Dr. Karen Dalfrey and her Project Lead the Way Biomedical students submitted their project idea addressing the issue of overcrowded hospital emergency rooms. They researched potential solutions and procedural improvements that might decrease the time it takes for patients to receive medical care services.
Pinpinut Earl, a junior at Osbourn Park High School, along with classmates and team members Elysia Chandler (junior), Jordann Carter (junior), Caliyah Ash (junior), and Aima Ahmad (senior) came up with the idea to automate check-in, collection of vital signs, and triage for patients arriving in emergency rooms, as well as automated specimen transport from the collection site to the lab where tests are run.
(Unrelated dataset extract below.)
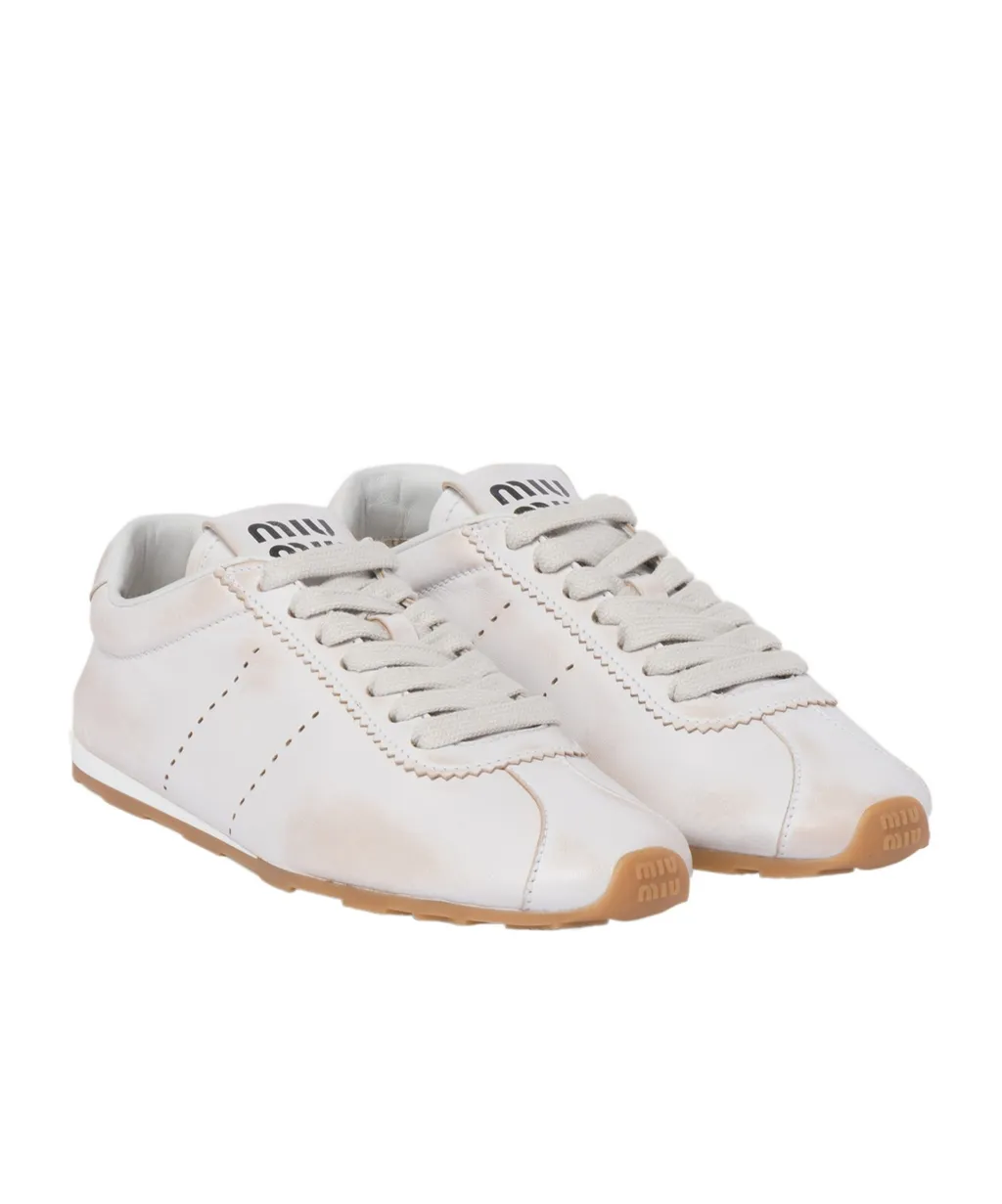 Miu Miu Bleached Sneakers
They presented their ideas to their classmates and proposed that their innovations would be feasible ways to decrease the time patients wait to be seen by hospital staff, and reduce the time non-critical patients wait to be triaged, the time doctors and patients wait to receive test results, and the time patients are released from the emergency room.
“Our emergency room triage project led the way for inspiring us to enter the competition,” said Chandler. “Having this realistic idea and working concomitantly with classmates really helped us experience what our futures in science and medicine could be like.”
While the team was not selected to move on to the national finalist phase of the competition, Dalfry is proud of her students for earning state finalist status. As state finalist, Dalfry was awarded a Samsung tablet for use in her classroom.
“This was an assigned project for students in my Project Lead the Way Biomedical Innovations class,” said Dalfry. “These students in particular had very innovative ideas to help with a very real-world problem.”